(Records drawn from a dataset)
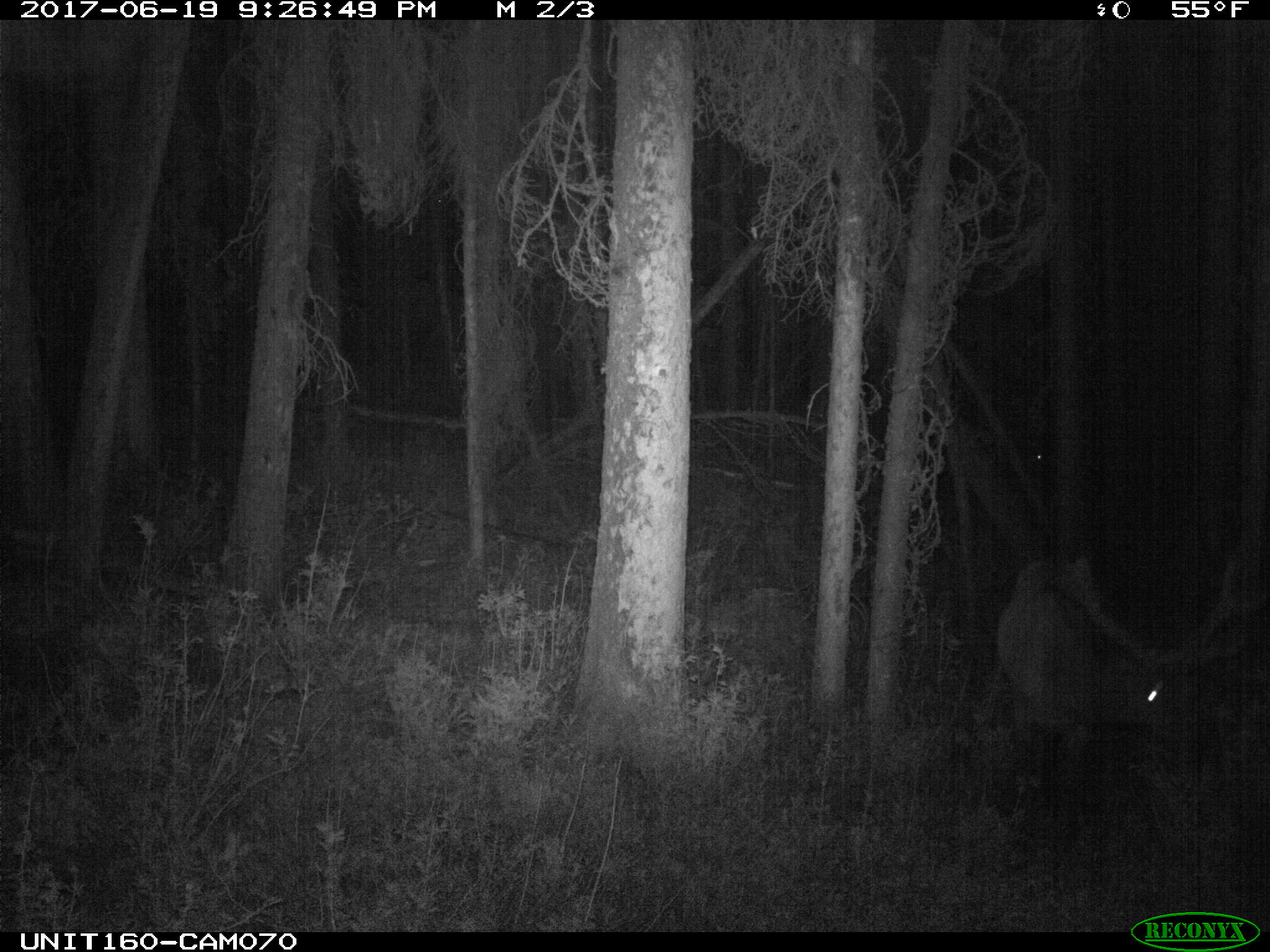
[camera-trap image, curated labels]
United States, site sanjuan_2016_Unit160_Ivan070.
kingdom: Animalia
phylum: Chordata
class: Mammalia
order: Artiodactyla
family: Cervidae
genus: Cervus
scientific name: Cervus elaphus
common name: red deer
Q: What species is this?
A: Cervus elaphus (red deer).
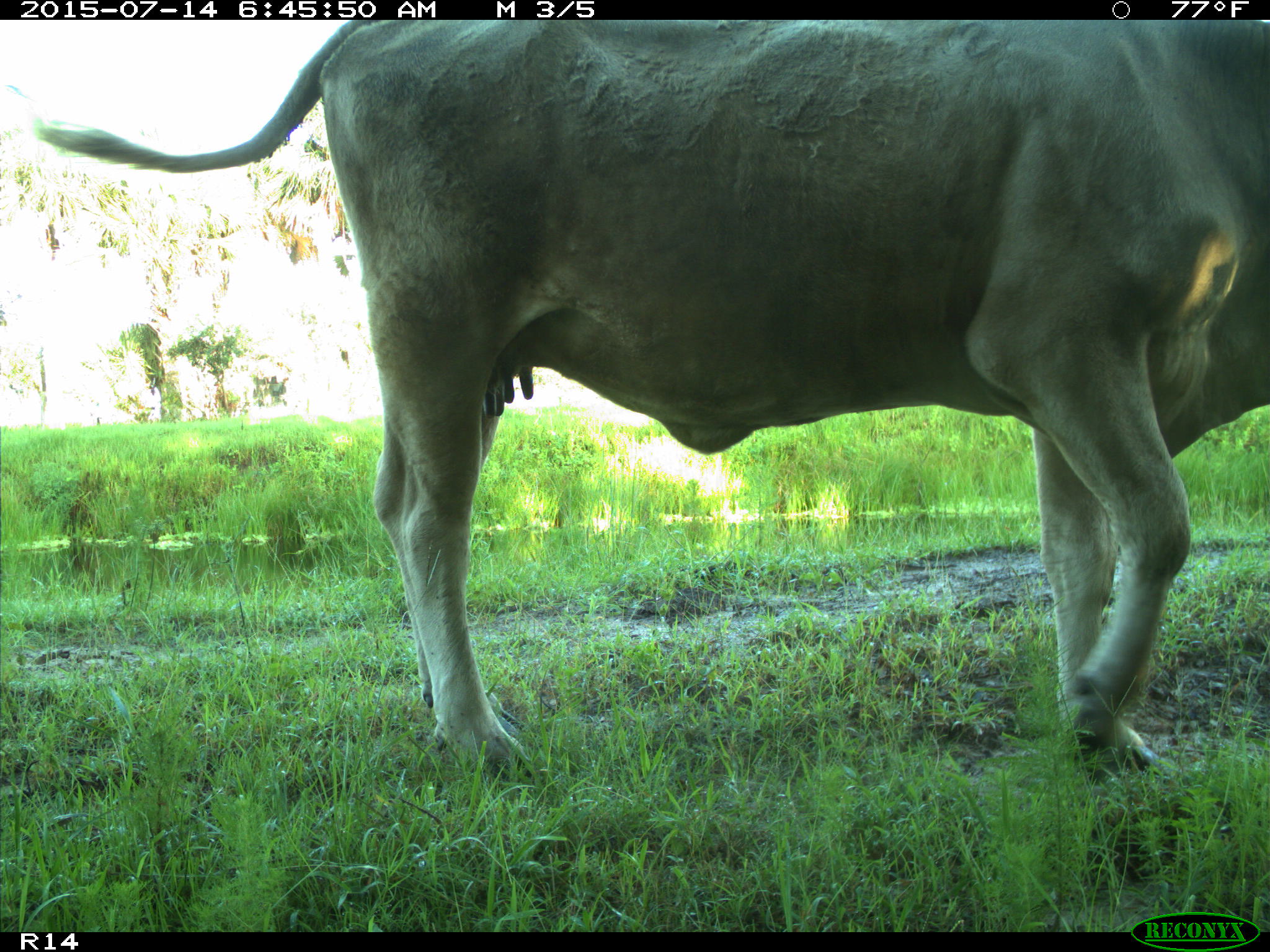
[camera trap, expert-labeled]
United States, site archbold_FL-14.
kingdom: Animalia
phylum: Chordata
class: Mammalia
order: Artiodactyla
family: Bovidae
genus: Bos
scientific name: Bos taurus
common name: domestic cow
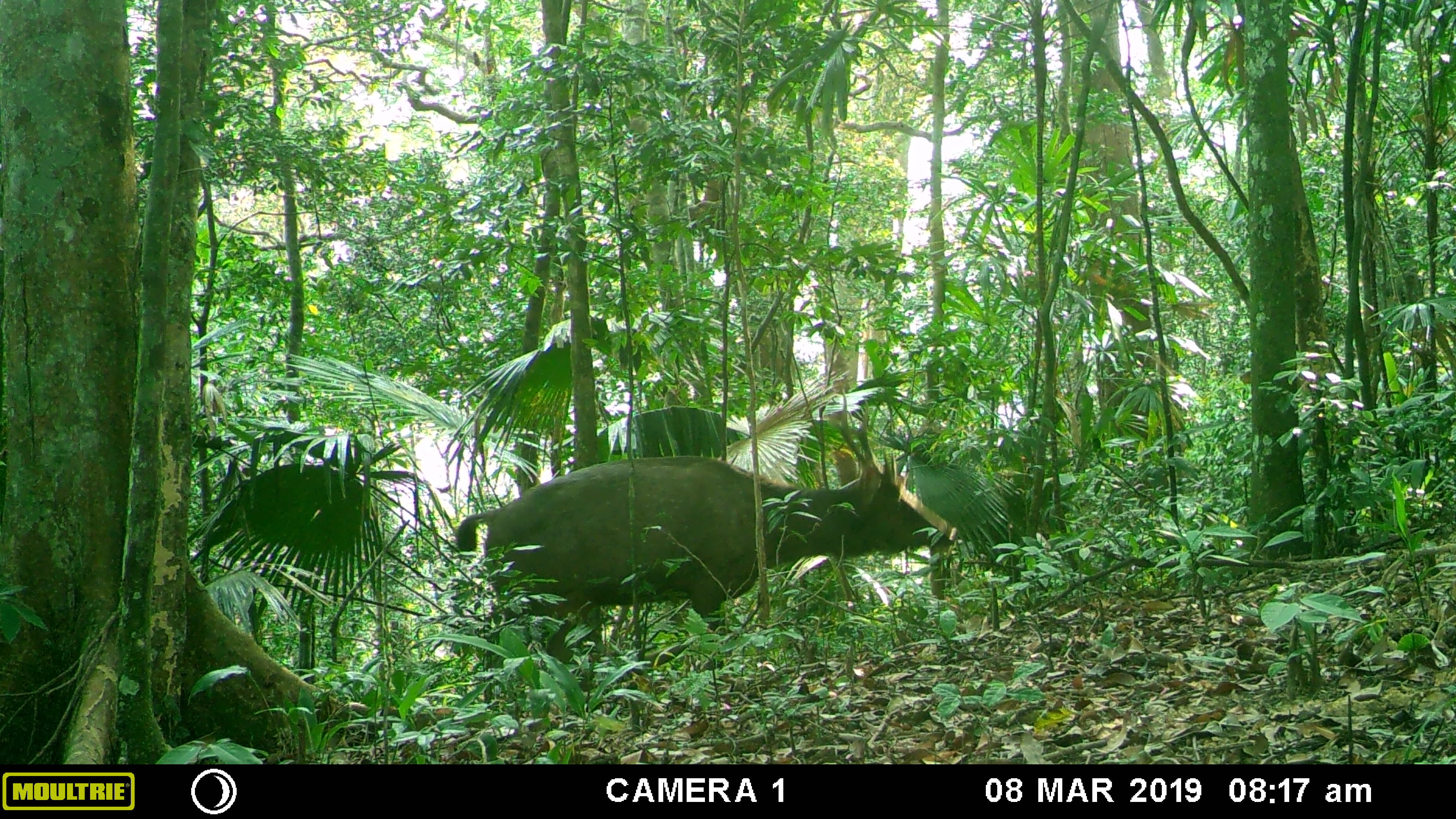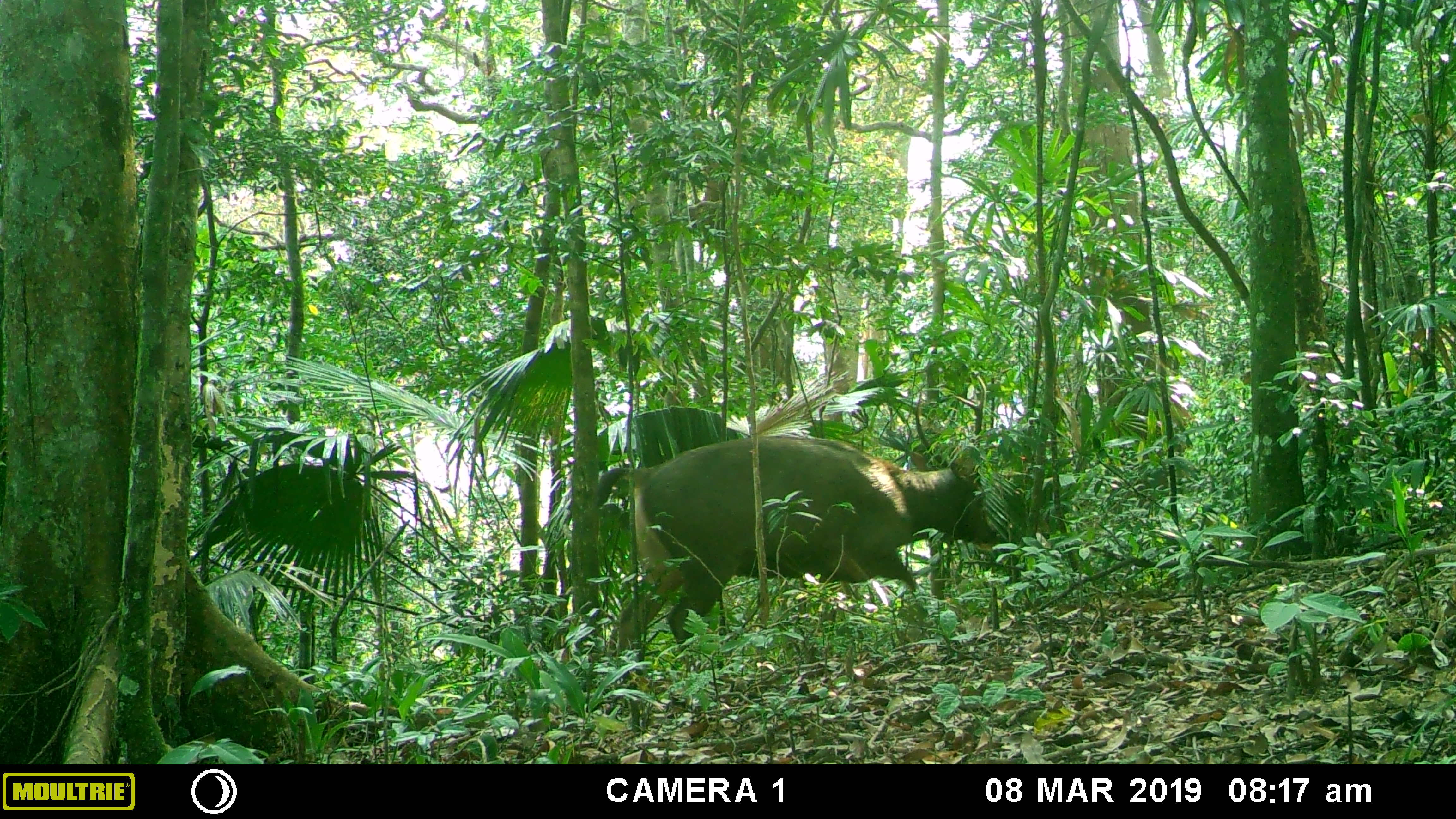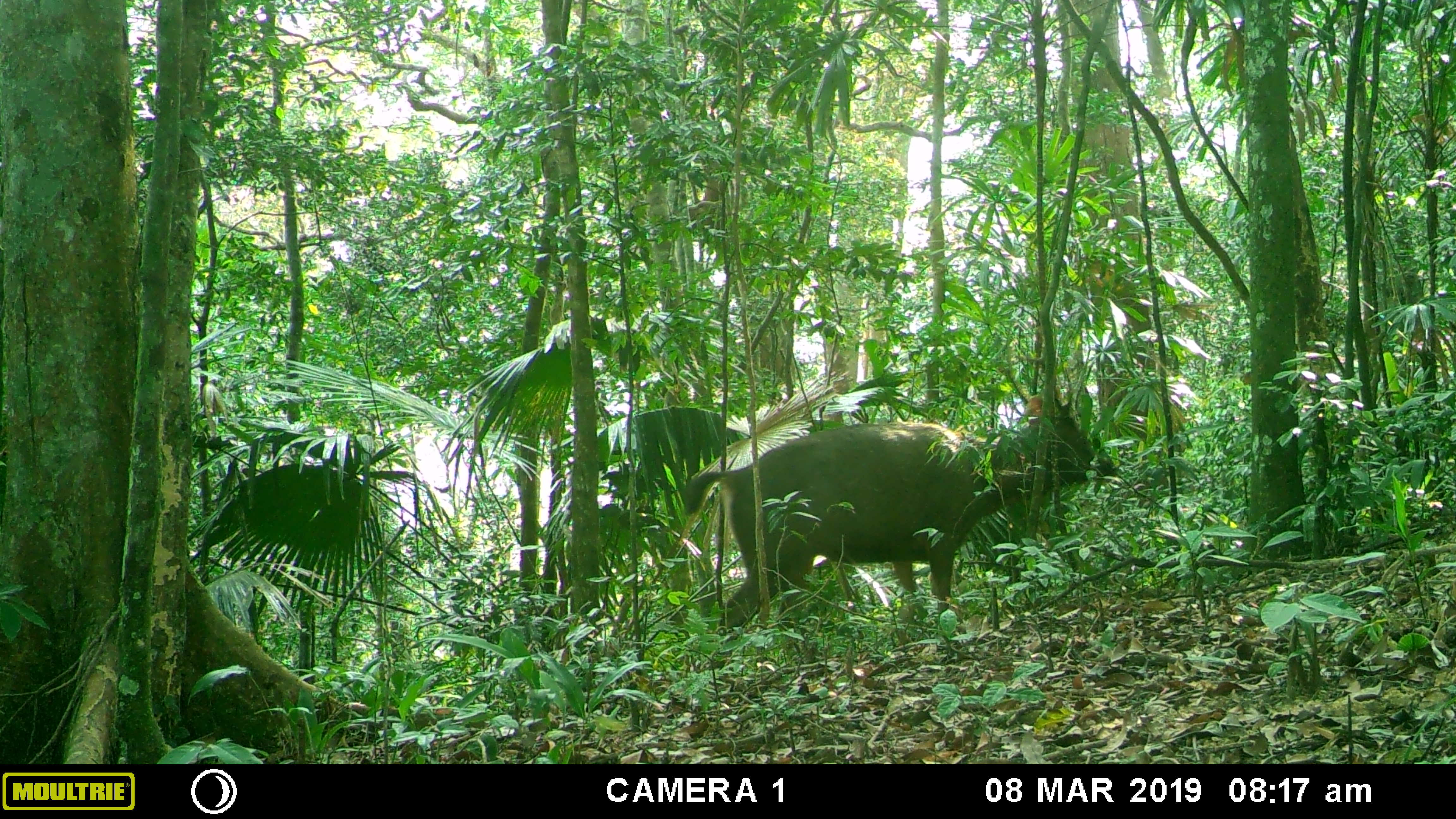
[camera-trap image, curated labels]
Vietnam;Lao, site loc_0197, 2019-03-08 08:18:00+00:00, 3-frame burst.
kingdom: Animalia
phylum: Chordata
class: Mammalia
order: Artiodactyla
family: Cervidae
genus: Rusa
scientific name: Rusa unicolor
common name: sambar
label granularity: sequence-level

▶ _Assignment_
What lines of the data contain the string "common"? List them.

▶ _Problem solution_
common name: red deer
common name: domestic cow
common name: sambar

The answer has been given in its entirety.